35Philippus aber tat seinen Mund auf … und predigte ihm das Evangelium von Jesus.36-37Und als sie auf der Straße dahinfuhren, kamen sie an ein Wasser. Da sprach der Kämmerer: Siehe, da ist Wasser; was hindert’s, dass ich mich taufen lasse? 38Und er ließ den Wagen halten und beide stiegen in das Wasser hinab, Philippus und der Kämmerer, und er taufte ihn. 39Als sie aber aus dem Wasser heraufstiegen, entrückte der Geist des Herrn den Philippus und der Kämmerer sah ihn nicht mehr; er zog aber seine Straße fröhlich. (Apg 8,26-31.35-39)
Predigt
Gnade sei mit euch und Friede von Gott unserem Vater und dem Herrn Jesus Christus. Amen
a) Seit einer halben Stunde steht sie jetzt schon in der Schlange. Sie will sich taufen lassen. Doch heute ist sie nicht allein. Da sind noch ein paar tausend andere. Einer nach dem anderen steigt ins Wasserbecken und wird untergetaucht. Was für ein Ereignis. Doch es muss heute sein. Sie fühlt es in ihrem Herzen. Gott ist ihr ganz nahegekommen. Und sie will dazugehören zu den Freundinnen und Freunden von Jesus.
Szenenwechsel.
Ein weiter Weg liegt hinter ihm. Tausende von Kilometern ist er unterwegs gewesen. Er wollte Gott finden und anbeten. Dafür hat er sich auf den Weg gemacht. Seine Suche war erfolgreich. Er war in Jerusalem. Das war beeindruckend. Doch er hat noch viele Fragen. Und dann begegnet ihm Philippus, ein Jünger von Jesus. Da geht ihm das Herz auf. Kurz entschlossen lässt er sich taufen. In einem Weiher am Rande der Straße mitten in der Einöde. Das ist das Beste, der Höhepunkt seiner Reise. Fröhlich fährt er nun weiter nach Hause.
Liebe Gemeinde,
b) zwei unterschiedliche Szenen. Beide erzählen davon, wie Gottes Reich wächst. Beide finden sich in der Apostelgeschichte.

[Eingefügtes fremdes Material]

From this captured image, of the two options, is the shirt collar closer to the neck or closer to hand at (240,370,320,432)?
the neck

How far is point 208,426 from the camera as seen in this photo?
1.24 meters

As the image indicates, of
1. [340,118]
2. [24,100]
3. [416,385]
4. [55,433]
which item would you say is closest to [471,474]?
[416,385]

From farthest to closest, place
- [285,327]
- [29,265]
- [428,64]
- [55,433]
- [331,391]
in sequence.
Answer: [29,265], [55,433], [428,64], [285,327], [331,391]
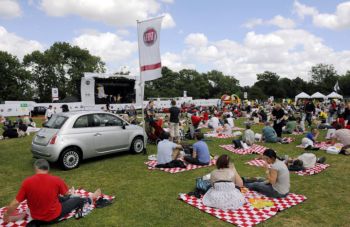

Die erste Szene spielt an Pfingsten in Jerusalem. Die Predigt des Petrus hat eine enorme Wirkung. Viele Pilger sind in der Stadt. Und 3.000 Leute lassen sich taufen.
Die zweite Szene spielt irgendwo an einer Landstraße. Ein Pilger aus dem fernen Äthiopien ist auf dem Heimweg. Er ist auf der Suche nach Gott. In der persönlichen Begegnung und im Gespräch mit Philippus findet er antworten auf seine Fragen. Und er beginnt an Jesus Christus zu glauben. Darum lässt er sich taufen.
Ich nehme beide Szenen heute einmal als Beispiele dafür, wie Gottes Reich wächst. Manchmal geht es ganz schnell. Viele Menschen sind berührt und angesprochen vom Glauben. So wie am Pfingstfest. Erweckung nannte man das früher auch gerne.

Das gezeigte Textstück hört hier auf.